1. When you say "not in the population", I assume the corresponding direct effect would be very weak, i.e. close to zero in the estimated model and likely non-significant, correct?

2. Is there any kind of measure in your average SEM output that would allow me to see how much unreliability is added by an additional predictor?
 

spunky

Can't make spagetti
#9
1. When you say "not in the population", I assume the corresponding direct effect would be very weak, i.e. close to zero in the estimated model and likely non-significant, correct?


not necessarily. please keep in mind that although there is no direct effect of f2 on f1, i am specifying a covariance of 0.5 between f2 and f1. if there is a covariance between two variables you can obtain a regression coefficient from it using the forumla \(\beta_{x.y}=\frac{\sigma_{x,y}}{\sigma_{x}}\).

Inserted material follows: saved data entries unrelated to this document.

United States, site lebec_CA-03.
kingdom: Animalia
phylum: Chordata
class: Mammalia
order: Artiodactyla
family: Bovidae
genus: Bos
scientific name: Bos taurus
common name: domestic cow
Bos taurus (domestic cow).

for this direct effect to be completely absent, f2 and f1 should have no paths (direct or indirect) connecting them so they don't covary at all. that is main gist of mediation, right? no way of getting from one variable to another using Wright's path rules.

remember: you can have covariances without regressions BUT you cannot have regressions without covariances.

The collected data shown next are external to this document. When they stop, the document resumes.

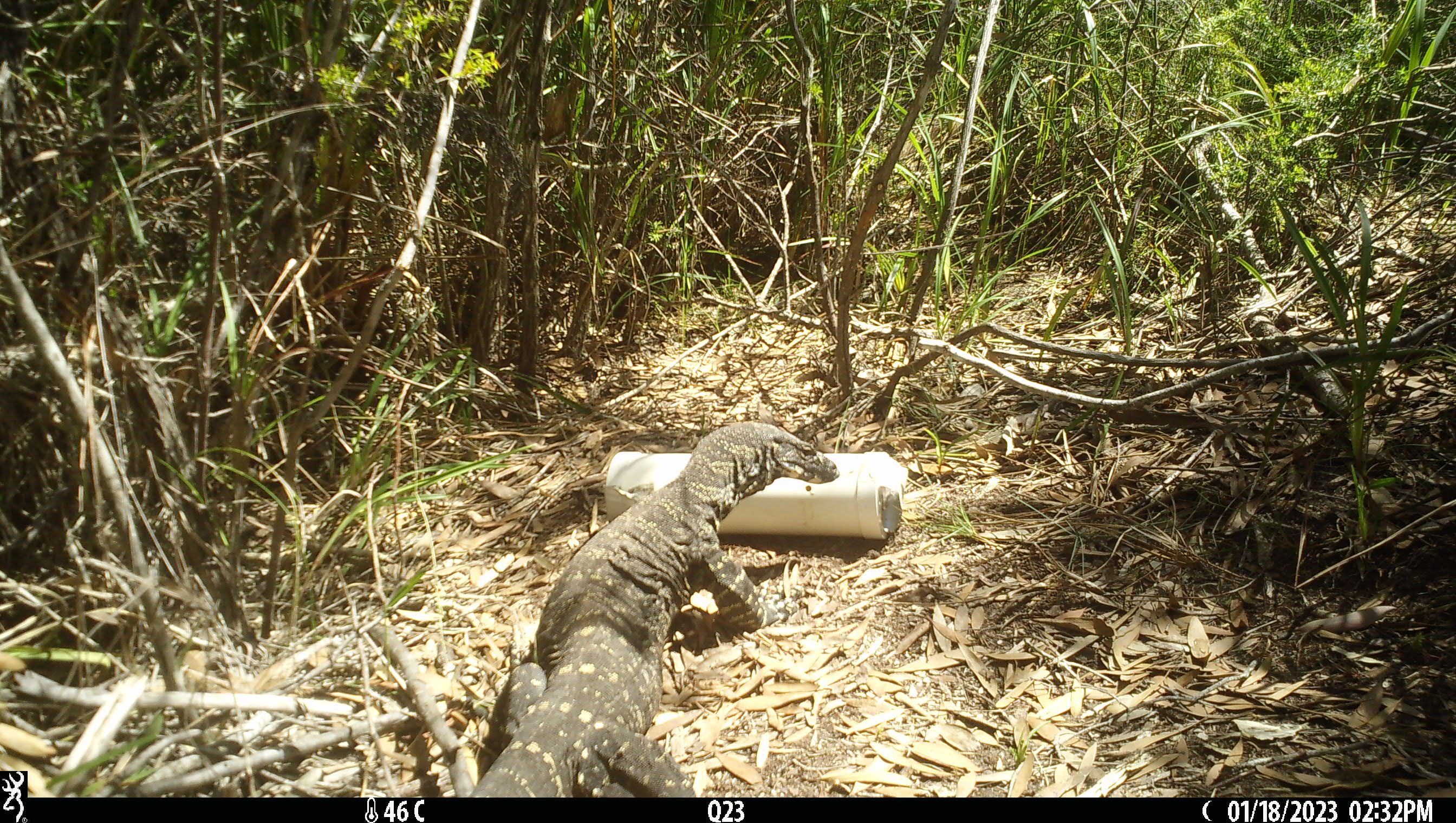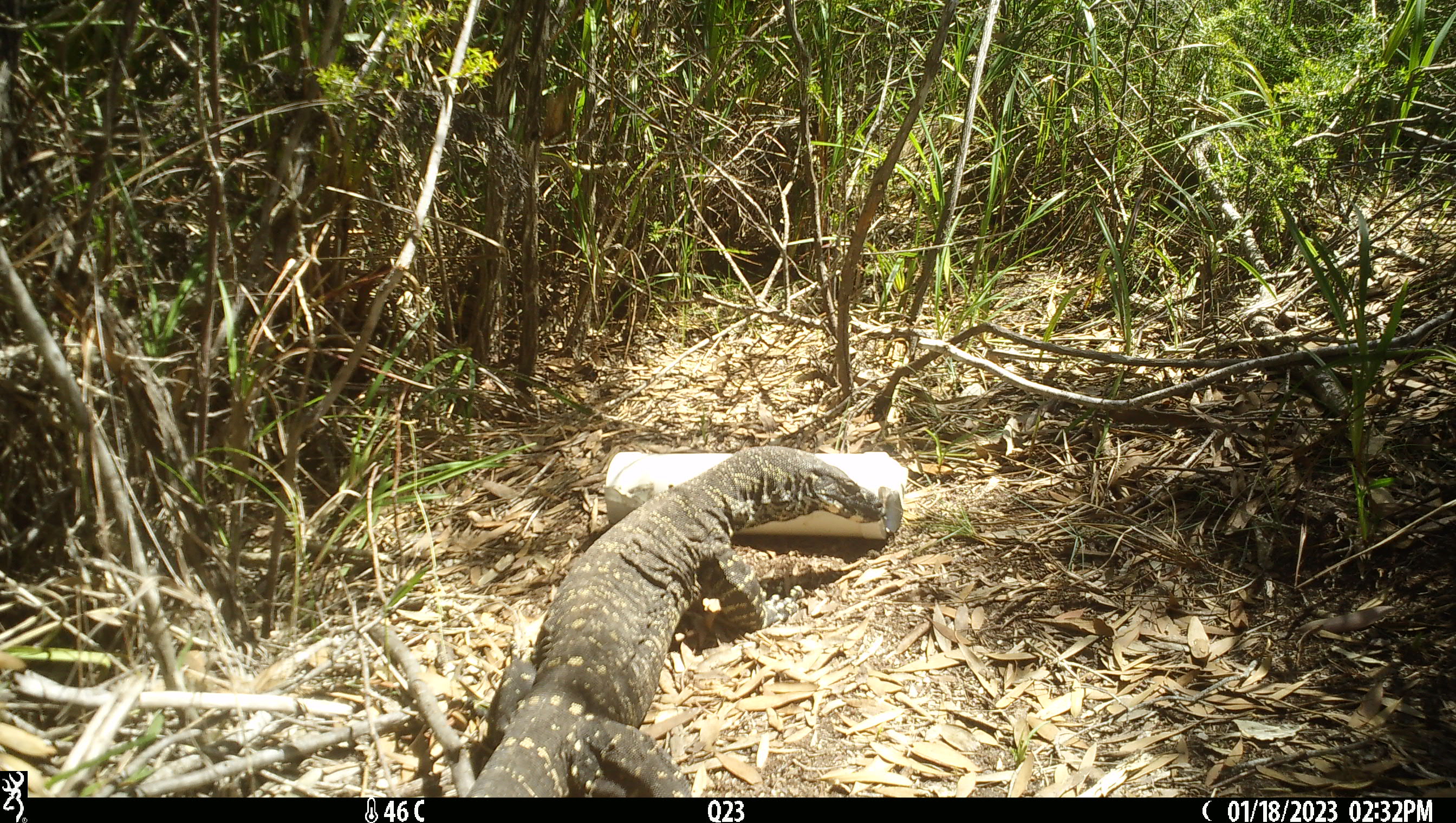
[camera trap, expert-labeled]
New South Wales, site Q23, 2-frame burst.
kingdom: Animalia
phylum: Chordata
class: Reptilia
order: Squamata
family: Varanidae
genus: Varanus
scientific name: Varanus varius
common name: lace monitor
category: goanna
Goanna (lace monitor) (Varanus varius).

2. Is there any kind of measure in your average SEM output that would allow me to see how much unreliability is added by an additional predictor?

not that i'm aware of. and i would be suspicious of any that would come around. reliability under SEM model can be tricky and, to be very honest, i don't think it's very well understood outside from the 1-Factor model. it suffers from the same drawback as the R2 in multiple regression where it accounts for the explained variance that all predictors jointly contribute to, but it is difficult to split it to see how much of the jointly-contributed variances can be attributed to each predictor. said measure would also need to deal with the fact that SEM models both have uniqueness/specific variance and random measurement error. actually, the more i think about your question the harder i find it that anyone could come up with such a measure (unless it is for very, very simple models like unidimensional ones).